### SUPPLIED INFORMATION

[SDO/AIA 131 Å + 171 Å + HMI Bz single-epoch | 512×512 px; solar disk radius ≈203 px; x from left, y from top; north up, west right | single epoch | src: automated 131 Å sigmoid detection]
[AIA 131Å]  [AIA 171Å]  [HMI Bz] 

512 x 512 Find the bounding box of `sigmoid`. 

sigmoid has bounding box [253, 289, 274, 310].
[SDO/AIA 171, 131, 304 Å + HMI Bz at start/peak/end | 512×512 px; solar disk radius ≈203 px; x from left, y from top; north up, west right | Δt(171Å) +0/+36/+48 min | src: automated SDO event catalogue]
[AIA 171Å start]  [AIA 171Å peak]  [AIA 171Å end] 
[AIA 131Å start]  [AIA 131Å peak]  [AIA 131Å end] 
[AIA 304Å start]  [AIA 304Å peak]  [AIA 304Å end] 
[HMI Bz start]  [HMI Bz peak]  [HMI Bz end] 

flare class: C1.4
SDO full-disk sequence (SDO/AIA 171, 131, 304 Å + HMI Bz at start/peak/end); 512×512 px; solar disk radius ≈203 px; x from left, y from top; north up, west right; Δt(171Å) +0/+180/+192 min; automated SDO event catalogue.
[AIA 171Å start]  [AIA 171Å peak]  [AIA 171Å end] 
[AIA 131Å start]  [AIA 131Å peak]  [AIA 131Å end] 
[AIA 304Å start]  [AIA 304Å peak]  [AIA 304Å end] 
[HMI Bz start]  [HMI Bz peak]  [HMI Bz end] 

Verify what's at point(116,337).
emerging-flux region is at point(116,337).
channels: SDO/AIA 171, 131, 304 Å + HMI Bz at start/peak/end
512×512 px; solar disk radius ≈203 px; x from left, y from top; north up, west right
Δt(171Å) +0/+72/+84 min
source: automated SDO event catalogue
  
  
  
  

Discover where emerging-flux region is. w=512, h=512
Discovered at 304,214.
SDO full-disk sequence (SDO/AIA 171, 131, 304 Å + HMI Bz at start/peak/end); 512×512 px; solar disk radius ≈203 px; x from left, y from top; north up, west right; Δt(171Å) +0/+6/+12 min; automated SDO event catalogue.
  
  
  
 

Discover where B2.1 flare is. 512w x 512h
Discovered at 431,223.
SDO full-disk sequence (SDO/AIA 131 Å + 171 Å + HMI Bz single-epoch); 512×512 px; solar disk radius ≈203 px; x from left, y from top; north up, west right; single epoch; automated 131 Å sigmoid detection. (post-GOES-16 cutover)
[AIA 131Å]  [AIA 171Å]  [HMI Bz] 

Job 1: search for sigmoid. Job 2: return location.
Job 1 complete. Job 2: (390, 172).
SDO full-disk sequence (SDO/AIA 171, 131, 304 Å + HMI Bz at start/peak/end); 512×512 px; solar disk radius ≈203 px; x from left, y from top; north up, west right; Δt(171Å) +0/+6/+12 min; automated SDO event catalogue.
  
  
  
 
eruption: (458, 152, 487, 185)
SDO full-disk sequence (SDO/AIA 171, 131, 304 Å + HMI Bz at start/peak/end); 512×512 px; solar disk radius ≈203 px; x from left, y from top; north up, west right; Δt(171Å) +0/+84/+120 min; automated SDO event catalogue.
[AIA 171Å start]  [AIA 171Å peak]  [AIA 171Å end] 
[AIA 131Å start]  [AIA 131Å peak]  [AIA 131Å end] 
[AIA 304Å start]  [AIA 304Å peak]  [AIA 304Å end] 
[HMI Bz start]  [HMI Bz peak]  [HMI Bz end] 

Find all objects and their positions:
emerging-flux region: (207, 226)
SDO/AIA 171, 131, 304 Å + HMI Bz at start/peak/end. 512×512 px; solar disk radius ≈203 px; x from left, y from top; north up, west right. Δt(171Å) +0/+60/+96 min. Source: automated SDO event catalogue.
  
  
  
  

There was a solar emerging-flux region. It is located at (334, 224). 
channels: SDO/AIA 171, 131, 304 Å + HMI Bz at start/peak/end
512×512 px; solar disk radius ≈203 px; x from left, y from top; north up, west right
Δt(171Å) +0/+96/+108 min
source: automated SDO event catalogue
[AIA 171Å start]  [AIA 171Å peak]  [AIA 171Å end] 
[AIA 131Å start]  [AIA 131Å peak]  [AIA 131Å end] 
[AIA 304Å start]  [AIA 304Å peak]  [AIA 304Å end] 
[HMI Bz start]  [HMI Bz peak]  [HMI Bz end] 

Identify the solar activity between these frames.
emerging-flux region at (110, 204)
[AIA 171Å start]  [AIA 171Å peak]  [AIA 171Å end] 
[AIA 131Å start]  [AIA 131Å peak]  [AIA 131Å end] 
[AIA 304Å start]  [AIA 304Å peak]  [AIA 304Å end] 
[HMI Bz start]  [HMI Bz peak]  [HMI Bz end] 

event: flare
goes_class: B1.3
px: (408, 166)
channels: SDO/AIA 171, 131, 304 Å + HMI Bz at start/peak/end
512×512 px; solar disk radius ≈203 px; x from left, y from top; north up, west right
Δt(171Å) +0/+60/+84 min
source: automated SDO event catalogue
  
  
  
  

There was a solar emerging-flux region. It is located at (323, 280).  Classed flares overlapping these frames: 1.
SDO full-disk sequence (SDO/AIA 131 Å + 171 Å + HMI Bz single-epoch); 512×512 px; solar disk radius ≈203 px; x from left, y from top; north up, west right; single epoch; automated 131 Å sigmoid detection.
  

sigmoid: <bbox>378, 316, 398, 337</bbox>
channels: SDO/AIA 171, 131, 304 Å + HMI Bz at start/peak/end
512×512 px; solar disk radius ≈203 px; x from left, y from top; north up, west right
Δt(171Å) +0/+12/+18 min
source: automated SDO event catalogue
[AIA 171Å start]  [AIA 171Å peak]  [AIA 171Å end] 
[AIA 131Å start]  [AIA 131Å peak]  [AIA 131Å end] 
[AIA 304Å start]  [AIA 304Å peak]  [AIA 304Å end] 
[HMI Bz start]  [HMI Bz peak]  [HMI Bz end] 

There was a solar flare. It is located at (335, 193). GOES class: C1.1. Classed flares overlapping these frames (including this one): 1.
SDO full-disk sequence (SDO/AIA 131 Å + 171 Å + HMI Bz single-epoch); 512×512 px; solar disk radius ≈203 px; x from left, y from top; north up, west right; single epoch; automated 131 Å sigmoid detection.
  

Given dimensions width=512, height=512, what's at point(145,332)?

######

Copy out every line from the data above in which the word "overlapping" occurs.

_ANSWER TO THE EXERCISE_.
There was a solar emerging-flux region. It is located at (323, 280).  Classed flares overlapping these frames: 1.
There was a solar flare. It is located at (335, 193). GOES class: C1.1. Classed flares overlapping these frames (including this one): 1.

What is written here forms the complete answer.